[Passage]
Institutional ineffectiveness is a threat to democracy


Executive director of the anti-graft watchdog Transparency International Bangladesh (TIB), Iftekharuzzaman, talks to Prothom Alo in an exclusive interview on various issues including corruption and the country's prevailing political situation.

Full text of the interview:

Prothom Alo: You have done a lot to ensure transparency, but some simply turn away from this.

Iftekharuzzaman: Of the two decades that we have been working for so far, we have worked most actively in the last one decade. There has been some negative reaction. The organisations on which reports were done, were unwilling to talk. However, they have changed their mindset. We have a schedule to talk to the local government minister. People follow the recommendations too. After the formation of the new cabinet, our recommendations were sent to several ministries. We expect positive response from all of them.
Prothom Alo: After the report on BGMEA, there was then an outcry over the recent report on WASA. Did you talk to WASA authorities?

Iftekharuzzaman: We involved WASA at the very outset of this study. We did the same when preparing the report on BGMEA (Bangladesh Garment Manufacturers and Exporters Association). They provided information despite negative attitudes in some cases. After preparing the primary report, we met with them. We held a number of meetings with the managing director of WASA and his team. In the beginning, they advised us about the design of research. We couldn't follow this process properly with BGMEA, due to their elections and the demolition of the BGMEA building. They took the draft report saying they would provide us with written comments. We didn’t get any response from them as yet. We discuss the draft with the organisations on which we prepare reports and send the report to them on the day of the launching.

[Work instruction 1]
Answer from the interview:
(a) For how many decades has the organisation been working?
(b) Which minister does the organisation have a schedule to talk to?
(c) What did BGMEA say it would provide after taking the draft report?
[Work instruction 2] Quote the interview word for word, everything from "Executive director of" down to "away from this.".
The items after this point come from a separate source.

[Provided data]
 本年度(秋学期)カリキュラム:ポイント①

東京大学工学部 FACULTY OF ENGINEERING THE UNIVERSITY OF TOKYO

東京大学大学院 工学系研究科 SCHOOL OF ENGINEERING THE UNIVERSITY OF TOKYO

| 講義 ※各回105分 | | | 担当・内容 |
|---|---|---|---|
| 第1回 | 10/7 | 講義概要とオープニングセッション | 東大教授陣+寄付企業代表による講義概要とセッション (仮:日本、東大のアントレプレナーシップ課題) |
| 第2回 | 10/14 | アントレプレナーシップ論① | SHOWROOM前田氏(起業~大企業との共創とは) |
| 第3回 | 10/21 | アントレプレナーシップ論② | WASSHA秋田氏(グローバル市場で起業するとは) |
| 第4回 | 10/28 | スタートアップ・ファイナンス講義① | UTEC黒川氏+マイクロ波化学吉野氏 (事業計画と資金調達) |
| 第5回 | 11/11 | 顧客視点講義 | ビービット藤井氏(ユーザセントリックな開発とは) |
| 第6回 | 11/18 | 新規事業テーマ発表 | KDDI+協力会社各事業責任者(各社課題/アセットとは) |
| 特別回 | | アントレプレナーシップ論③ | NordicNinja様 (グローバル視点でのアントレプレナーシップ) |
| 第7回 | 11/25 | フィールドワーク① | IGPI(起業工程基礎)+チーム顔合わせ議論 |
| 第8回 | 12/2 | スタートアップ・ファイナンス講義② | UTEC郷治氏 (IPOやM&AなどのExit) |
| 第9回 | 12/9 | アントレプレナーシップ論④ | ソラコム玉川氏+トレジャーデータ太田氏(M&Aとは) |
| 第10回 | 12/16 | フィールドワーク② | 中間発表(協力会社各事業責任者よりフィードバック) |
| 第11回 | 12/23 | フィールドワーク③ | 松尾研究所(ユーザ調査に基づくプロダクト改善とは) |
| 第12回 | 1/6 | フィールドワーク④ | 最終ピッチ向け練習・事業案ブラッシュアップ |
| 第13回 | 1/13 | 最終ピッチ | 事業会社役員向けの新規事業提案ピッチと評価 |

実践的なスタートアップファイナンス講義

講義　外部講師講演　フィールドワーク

[Written solution 1]
(a) Two decades.
(b) The local government minister.
(c) Written comments.

[Written solution 2]
Executive director of the anti-graft watchdog Transparency International Bangladesh (TIB), Iftekharuzzaman, talks to Prothom Alo in an exclusive interview on various issues including corruption and the country's prevailing political situation.

Full text of the interview:

Prothom Alo: You have done a lot to ensure transparency, but some simply turn away from this.